The WDR 2003 is not definitive in its recommendations on what strategies the world should adopt for overcoming the threats to sustainable development. While it emphasizes the need for institutional development, it has not concentrated on the provision of infrastructure, particularly in respect of energy, which is the bottleneck for most poor countries. In this respect, the attitude of environmentalists to possible alternative options to fossil waste energy continues to be intriguing. Environmentalists of the world are united in opposing larger dams, hydro-electric projects and nuclear power, all of which can be the best options for energy-starved countries in search of alternatives to fossil fuels. The developed countries, with their linkages to local non-governmental organizations, do their best to stop development of hydel options, even when displaced people are offered suitable rehabilitation measures. The investment by China in the mega project of Three Gorges invited protests by NGOs around the world. Environmentalists protested against large displacement of population and submersion of large tracts of land. Fortunately, the Chinese authorities stood their ground and went ahead with the project, which contributes to substantially lessen China’s dependence on fossil fuel. It will also lead to a reduction of the threat of floods.

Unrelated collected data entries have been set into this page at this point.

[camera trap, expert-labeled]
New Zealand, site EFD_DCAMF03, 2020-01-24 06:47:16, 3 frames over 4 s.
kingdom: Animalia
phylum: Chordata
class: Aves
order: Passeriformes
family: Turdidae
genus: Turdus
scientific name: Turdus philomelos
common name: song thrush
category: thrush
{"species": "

What is “sustainable development”' Following the 1987 Brundtland commission, WDR 2003 defines it as “progress that meets the needs of the present without compromising the ability of future generations to meet their own needs”. It is on this dilemma that the debate on sustainable development rests. In this context, options, such as hydro-electric projects and nuclear power, which can be made environment-friendly, should not be abjured if the threat of emissions from fossil fuel-based power is to be met. Unfortunately, well-endowed NGOs supported by funds abroad oppose projects of this nature in poor countries, although their need is great. Neither the Rio de Janeiro conference nor the Johannesburg conference focussed adequately on these issues of alternatives.
Some critics have pointed out that these conferences are a waste of time because they are in effect a rehash of older gatherings. But, I suppose the nature of the subject “sustainable development” is such that no definitive solution, which will be acceptable to all, is easily attainable. The effort of finding a solution is necessarily hard and will take long. The conference, such as the one at Johannesburg, is an essential stepping stone to the final solution. But, the organizers of the conference should not forget the basic truth which Indira Gandhi emphasized in her statement at the Stockholm conference in the Sixties. She had then said that “while the poverty of environment has to be addressed, the world should not forget that it is more important to tackle the environment of poverty”, a sensible warning to single-minded enthusiasts for environmental sustainability.
It must, however, be granted the WDR 2003 attaches due importance to the issue of poverty alleviation and the strategic importance of global cooperation for the task. Hopefully, the warriors against environmental degradation will now turn their attention to the fight against poverty on the broad basis of strategies, including those that the WDR 2003 emphasizes.